Paraglacial Landscape Evolution in the Upper Mississippi River Valley
Plow versus Ice Age: Human and climatic impacts on erosion rates in the Upper Mississippi River Valley
Euro-American settlement irrevocably altered the landscapes of the Upper Midwest and dramatically increased erosion and sedimentation within river valleys. In this project I use a paired geochronology (cosmogenic 10Be and optically stimulated luminescence) approach to construct a pre-settlement, late Pleistocene paleoerosion chronology to better contextualize the impacts of Euro-American agriculture on this landscape. I additionally relate paleoerosion rate variability to paleoenvironmental shifts prior to settlement.
See: Penprase et al. (2025)

Glacially-Derived Slackwater Sediments and Deglacial Meltwater Routing (Undergraduate Advisees)
In this project, I am working with UMN Undergraduate Abigail Wilwerding, to understand the source of glacially-derived slackwater sediments collected near the mouth of our field area in southeastern Minnesota.
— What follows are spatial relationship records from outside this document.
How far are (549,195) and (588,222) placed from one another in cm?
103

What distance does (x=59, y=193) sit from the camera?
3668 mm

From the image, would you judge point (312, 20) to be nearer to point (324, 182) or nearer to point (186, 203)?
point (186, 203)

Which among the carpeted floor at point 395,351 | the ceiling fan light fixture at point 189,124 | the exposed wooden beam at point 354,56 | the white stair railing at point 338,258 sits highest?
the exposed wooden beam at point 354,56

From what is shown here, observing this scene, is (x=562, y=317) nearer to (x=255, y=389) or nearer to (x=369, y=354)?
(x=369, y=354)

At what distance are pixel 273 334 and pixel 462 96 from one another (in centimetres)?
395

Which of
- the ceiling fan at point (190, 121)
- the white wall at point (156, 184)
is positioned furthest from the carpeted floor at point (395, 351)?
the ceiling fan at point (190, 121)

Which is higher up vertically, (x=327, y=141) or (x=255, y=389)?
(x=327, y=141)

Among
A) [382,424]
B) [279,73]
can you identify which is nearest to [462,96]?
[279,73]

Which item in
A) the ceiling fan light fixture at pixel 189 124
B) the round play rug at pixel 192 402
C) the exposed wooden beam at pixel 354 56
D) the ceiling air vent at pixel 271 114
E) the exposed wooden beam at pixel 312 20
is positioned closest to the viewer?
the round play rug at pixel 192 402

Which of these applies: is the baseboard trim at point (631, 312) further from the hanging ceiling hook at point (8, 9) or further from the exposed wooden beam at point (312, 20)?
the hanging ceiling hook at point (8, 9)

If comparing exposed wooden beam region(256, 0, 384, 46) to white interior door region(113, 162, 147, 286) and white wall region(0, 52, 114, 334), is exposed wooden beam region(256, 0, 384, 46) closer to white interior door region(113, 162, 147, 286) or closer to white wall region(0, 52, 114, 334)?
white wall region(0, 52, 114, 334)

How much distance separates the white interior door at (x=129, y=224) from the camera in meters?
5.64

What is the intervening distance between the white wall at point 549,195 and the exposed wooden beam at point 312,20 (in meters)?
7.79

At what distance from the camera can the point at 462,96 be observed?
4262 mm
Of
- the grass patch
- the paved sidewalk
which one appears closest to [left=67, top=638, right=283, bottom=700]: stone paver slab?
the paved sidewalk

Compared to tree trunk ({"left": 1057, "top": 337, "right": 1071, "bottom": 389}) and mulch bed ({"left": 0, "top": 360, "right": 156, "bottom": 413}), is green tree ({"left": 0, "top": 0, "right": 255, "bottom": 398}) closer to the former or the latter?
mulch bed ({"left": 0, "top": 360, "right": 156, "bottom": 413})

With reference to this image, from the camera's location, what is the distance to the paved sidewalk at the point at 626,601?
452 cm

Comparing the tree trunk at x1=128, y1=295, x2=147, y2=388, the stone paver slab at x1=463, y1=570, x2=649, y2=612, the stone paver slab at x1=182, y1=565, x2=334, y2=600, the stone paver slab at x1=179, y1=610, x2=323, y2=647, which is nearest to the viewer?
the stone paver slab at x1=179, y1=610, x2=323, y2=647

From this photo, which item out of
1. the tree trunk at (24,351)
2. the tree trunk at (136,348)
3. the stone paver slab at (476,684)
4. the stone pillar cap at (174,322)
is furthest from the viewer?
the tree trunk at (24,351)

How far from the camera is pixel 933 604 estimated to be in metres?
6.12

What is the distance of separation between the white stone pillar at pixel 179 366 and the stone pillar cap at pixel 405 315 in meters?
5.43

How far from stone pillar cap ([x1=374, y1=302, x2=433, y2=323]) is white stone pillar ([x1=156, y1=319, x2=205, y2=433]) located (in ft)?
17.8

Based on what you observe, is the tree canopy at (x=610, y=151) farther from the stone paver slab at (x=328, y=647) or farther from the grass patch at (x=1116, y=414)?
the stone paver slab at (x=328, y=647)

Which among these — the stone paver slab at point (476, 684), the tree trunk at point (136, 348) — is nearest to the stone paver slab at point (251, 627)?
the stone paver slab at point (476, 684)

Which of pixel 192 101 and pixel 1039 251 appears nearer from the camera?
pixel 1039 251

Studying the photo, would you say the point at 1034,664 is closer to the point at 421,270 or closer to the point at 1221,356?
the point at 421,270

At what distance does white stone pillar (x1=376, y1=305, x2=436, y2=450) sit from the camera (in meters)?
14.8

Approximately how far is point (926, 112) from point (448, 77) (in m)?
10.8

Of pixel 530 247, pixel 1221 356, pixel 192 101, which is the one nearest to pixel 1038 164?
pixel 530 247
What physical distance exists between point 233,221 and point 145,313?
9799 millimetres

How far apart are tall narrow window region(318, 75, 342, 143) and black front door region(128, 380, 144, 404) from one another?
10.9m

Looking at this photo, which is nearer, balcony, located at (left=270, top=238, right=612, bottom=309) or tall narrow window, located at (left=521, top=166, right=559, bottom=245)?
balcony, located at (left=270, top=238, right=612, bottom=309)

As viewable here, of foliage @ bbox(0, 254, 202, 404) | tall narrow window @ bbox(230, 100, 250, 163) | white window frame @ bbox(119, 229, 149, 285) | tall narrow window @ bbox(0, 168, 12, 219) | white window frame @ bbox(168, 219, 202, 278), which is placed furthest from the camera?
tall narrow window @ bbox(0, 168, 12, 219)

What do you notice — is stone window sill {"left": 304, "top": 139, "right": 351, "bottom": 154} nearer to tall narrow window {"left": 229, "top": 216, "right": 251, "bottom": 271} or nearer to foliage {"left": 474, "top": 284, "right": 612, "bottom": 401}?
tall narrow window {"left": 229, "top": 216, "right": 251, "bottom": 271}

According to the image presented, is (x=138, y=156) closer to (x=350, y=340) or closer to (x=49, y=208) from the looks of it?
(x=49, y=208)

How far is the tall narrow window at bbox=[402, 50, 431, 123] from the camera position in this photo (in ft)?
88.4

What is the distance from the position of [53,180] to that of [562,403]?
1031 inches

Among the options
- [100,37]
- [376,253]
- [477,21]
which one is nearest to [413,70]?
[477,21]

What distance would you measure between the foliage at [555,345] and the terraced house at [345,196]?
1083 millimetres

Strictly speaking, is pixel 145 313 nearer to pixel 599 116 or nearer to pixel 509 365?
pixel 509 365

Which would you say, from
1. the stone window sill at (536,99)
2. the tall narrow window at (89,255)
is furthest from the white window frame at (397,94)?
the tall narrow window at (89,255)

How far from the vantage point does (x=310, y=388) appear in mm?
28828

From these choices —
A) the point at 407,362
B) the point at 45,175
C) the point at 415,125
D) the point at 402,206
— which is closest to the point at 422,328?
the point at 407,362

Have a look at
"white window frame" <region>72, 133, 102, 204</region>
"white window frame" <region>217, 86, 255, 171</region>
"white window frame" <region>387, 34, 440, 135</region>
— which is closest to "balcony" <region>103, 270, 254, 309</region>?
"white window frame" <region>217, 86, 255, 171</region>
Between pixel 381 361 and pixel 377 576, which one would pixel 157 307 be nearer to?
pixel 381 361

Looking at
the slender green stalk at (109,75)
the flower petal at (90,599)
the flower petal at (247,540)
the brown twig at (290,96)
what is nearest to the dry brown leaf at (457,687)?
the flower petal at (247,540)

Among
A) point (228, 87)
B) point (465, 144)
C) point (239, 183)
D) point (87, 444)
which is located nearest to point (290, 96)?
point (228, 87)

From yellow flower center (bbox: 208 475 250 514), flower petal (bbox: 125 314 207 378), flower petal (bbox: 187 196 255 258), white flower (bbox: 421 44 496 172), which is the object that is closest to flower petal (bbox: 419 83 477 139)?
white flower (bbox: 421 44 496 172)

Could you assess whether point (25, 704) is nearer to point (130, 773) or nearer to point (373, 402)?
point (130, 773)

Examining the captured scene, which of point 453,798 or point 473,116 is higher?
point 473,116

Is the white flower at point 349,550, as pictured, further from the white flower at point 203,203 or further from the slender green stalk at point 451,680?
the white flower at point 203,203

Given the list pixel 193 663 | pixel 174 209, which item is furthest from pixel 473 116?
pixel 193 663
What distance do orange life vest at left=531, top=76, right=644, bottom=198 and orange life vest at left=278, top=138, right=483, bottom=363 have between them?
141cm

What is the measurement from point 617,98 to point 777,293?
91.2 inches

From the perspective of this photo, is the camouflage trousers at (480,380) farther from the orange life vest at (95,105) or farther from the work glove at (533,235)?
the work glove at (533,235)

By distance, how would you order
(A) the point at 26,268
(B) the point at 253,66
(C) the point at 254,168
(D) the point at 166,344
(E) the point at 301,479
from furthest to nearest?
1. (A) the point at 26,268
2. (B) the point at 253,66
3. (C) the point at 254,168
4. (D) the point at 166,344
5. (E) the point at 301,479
We are using a combination of core description, optically stimulated luminescence (OSL) and X-ray fluorescence (XRF) to identify these sediments and relate their deposition to past glacial meltwater routing down the Mississippi River. This project aids our understanding glacial sedimentation and sediment sourcing of the Mississippi River during the most recent glacial period.


Glacially Modulated Base Level Change Impacts on River Channel Long Profile
As the Laurentide Ice Sheet retreated after the Last Glacial Maximum, pulses of glacial sediment and meltwater dramatically altered base level for tributaries connected to the then proglacial Mississippi River. By pairing glacial chronology with river channel long profile evolution and bedrock morphology during this period, we are able to build a field-based dataset that demonstrates how rivers respond to changing base level without additional tectonic signals. This, in turn, allows us to test models of how transport-limited river systems respond to perturbations using real world, physically-based data.